***** Source data *****

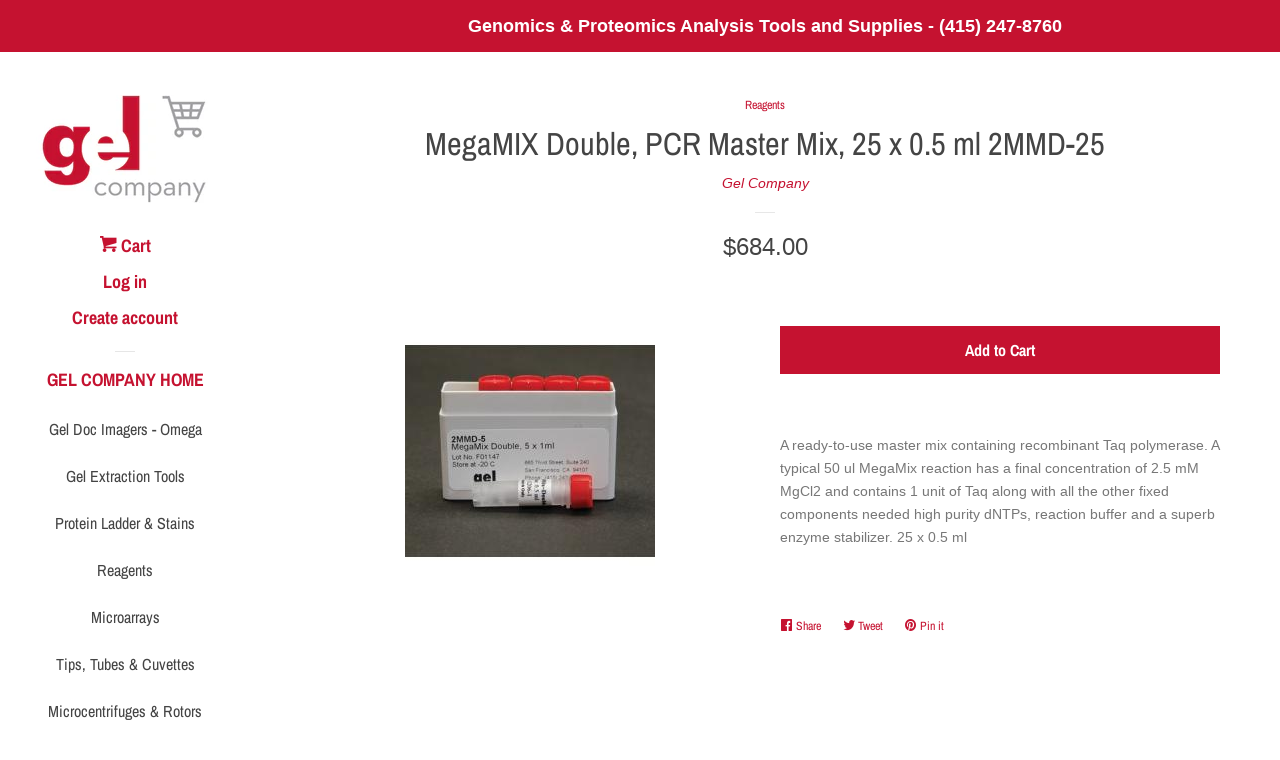

--- FILE ---
content_type: text/javascript
request_url: https://www.gelcompanystore.com/cdn/shop/t/2/assets/algolia_autocomplete.js?v=48411620892141950921542302393
body_size: 834
content:
(function(algolia){if(!algolia.config.autocomplete_enabled)return;var _=algolia._,$=algolia.jQuery,autocomplete;function index(name){return algolia.client.initIndex(""+algolia.config.index_prefix+name)}function addPositionToHits(hits,queryID){return hits.map(function(entry,index2){return entry._position=index2+1,entry._queryID=queryID,entry})}function autocompleteSection(section){var params=autocomplete[section];if(params.enabled!==!0)return null;var templates={empty:function(props){return algolia.render(params.templates.empty,Object.assign({},props,{translations:algolia.translations}))},suggestion:function(hit){return algolia.render(params.templates.hit,Object.assign({_distinct:params.distinct},hit,{translations:algolia.translations}))}};return params.templates.footer&&(templates.footer=function(props,content){return content.nbHits<=params.hitsPerPage||!autocomplete.showFooter?null:algolia.render(params.templates.footer,{query:props.query,nbHits:content.nbHits,translations:algolia.translations,helpers:algolia.helpers})}),{name:section,source:function(query,callback){var searchOpts={clickAnalytics:!0,hitsPerPage:params.hitsPerPage,highlightPreTag:'<span class="aa-highlight">',highlightPostTag:"</span>"};params.distinct&&(searchOpts.distinct=!0),index(section).search(query,searchOpts).then(function(answer){var hits=addPositionToHits(answer.hits,answer.queryID);callback(hits,answer)})},displayKey:"title",templates:templates}}function readjust($this){var data=$this.data("aaAutocomplete");if(data){var $node=data.$node,$dropdown=data.dropdown.$menu,width=$this.outerWidth(),vpWidth=document.body.clientWidth,offset=$this.offset(),left=offset.left,right=vpWidth-width-left,top=offset.top,height=$this.outerHeight(),align=left<right?"left":"right",dist=Math.min(left,right);4*dist>vpWidth&&(align="left",dist=Math.round(vpWidth/4));var newWidth=vpWidth-2*dist;width>=600&&(align="left",dist=left,newWidth=width),$node.css("left","").css("right","").css("top",top+height+8+"px").css(align,dist).css("width",""+newWidth+"px");var suffix="lg";newWidth<300?suffix="xs":newWidth<600?suffix="sm":newWidth<900&&(suffix="md"),$dropdown.removeClass("aa-dropdown-menu-size-xs").removeClass("aa-dropdown-menu-size-sm").removeClass("aa-dropdown-menu-size-md").removeClass("aa-dropdown-menu-size-lg").addClass("aa-dropdown-menu-size-"+suffix)}}autocomplete=algolia.autocomplete={articles:{enabled:algolia.config.index_articles,hitsPerPage:algolia.config.articles_autocomplete_hits_per_page,index:index("articles"),templates:{empty:algolia.compileTemplate("autocomplete_articles_empty"),hit:algolia.compileTemplate("autocomplete_article")}},pages:{enabled:algolia.config.index_pages,hitsPerPage:algolia.config.pages_autocomplete_hits_per_page,index:index("pages"),templates:{empty:algolia.compileTemplate("autocomplete_pages_empty"),hit:algolia.compileTemplate("autocomplete_page")}},collections:{enabled:algolia.config.index_collections,hitsPerPage:algolia.config.collections_autocomplete_hits_per_page,index:index("collections"),templates:{empty:algolia.compileTemplate("autocomplete_collections_empty"),hit:algolia.compileTemplate("autocomplete_collection")}},colors:algolia.config.colors,debug:algolia.config.autocomplete_debug,poweredBy:algolia.config.powered_by,products:{enabled:algolia.config.index_products,distinct:algolia.config.show_products,hitsPerPage:algolia.config.products_autocomplete_hits_per_page,index:index("products"),templates:{empty:algolia.compileTemplate("autocomplete_products_empty"),footer:algolia.compileTemplate("autocomplete_footer"),hit:algolia.compileTemplate("autocomplete_product")}},selector:algolia.config.input_selector+", .algolia-shopify-autocomplete",showFooter:algolia.config.instant_search_enabled,storeName:algolia.storeName,templates:{dropdown:algolia.compileTemplate("autocomplete"),empty:"<div></div>",style:algolia.compileTemplate("autocomplete.css")}},autocomplete.poweredBy&&console.log("Algolia: Autocomplete"),algolia.appendStyle(algolia.render(autocomplete.templates.style,{colors:autocomplete.colors})),$(document).ready(function(){autocomplete.$input=$(autocomplete.selector),autocomplete.$input.autocomplete({debug:autocomplete.debug,hint:!1,appendTo:"body",templates:{dropdownMenu:algolia.render(autocomplete.templates.dropdown,{storeName:autocomplete.storeName,with:{articles:autocomplete.articles.enabled,collections:autocomplete.collections.enabled,pages:autocomplete.pages.enabled,footer:autocomplete.showFooter,poweredBy:autocomplete.poweredBy,products:autocomplete.products.enabled}}),empty:autocomplete.templates.empty}},_.compact([autocompleteSection("collections"),autocompleteSection("articles"),autocompleteSection("pages"),autocompleteSection("products")])),autocomplete.$input.each(function(){var data=$(this).data("aaAutocomplete"),dropdown=data.dropdown,suggestionClass="."+dropdown.cssClasses.prefix+"-"+dropdown.cssClasses.suggestion,onSuggestionClick=dropdown._onSuggestionClick.bind(dropdown),touchmoved;dropdown.$menu.on("touchend",suggestionClass,function(e){touchmoved===!1&&(e.preventDefault(),e.stopPropagation(),onSuggestionClick.apply(this,arguments))}).on("touchmove",function(){touchmoved=!0}).on("touchstart",function(){touchmoved=!1})}),autocomplete.$input.on("autocomplete:selected",function(obj,datum,name){if(algolia.config.analytics_enabled&&window.aa("click",{objectID:datum.objectID,position:datum._position,queryID:datum._queryID}),name==="products"){var addVariantId=!autocomplete.products.distinct&&datum.objectID!==datum.id;window.location.href="/"+name+"/"+datum.handle+(addVariantId?"?variant="+datum.objectID:"")}else name==="articles"?window.location.href="/blogs/"+datum.blog.handle+"/"+datum.handle:window.location.href="/"+name+"/"+datum.handle}),autocomplete.$input.on("autocomplete:redrawn",function(){readjust($(this))}),$(window).resize(function(){autocomplete.$input.each(function(){readjust($(this))})})})})(algoliaShopify);
//# sourceMappingURL=/cdn/shop/t/2/assets/algolia_autocomplete.js.map?v=48411620892141950921542302393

*****

- [What the task requires]
Every line in the records that holds the word "assets" should be copied into the answer.

- [Expected output]
request_url: https://www.gelcompanystore.com/cdn/shop/t/2/assets/algolia_autocomplete.js?v=48411620892141950921542302393
//# sourceMappingURL=/cdn/shop/t/2/assets/algolia_autocomplete.js.map?v=48411620892141950921542302393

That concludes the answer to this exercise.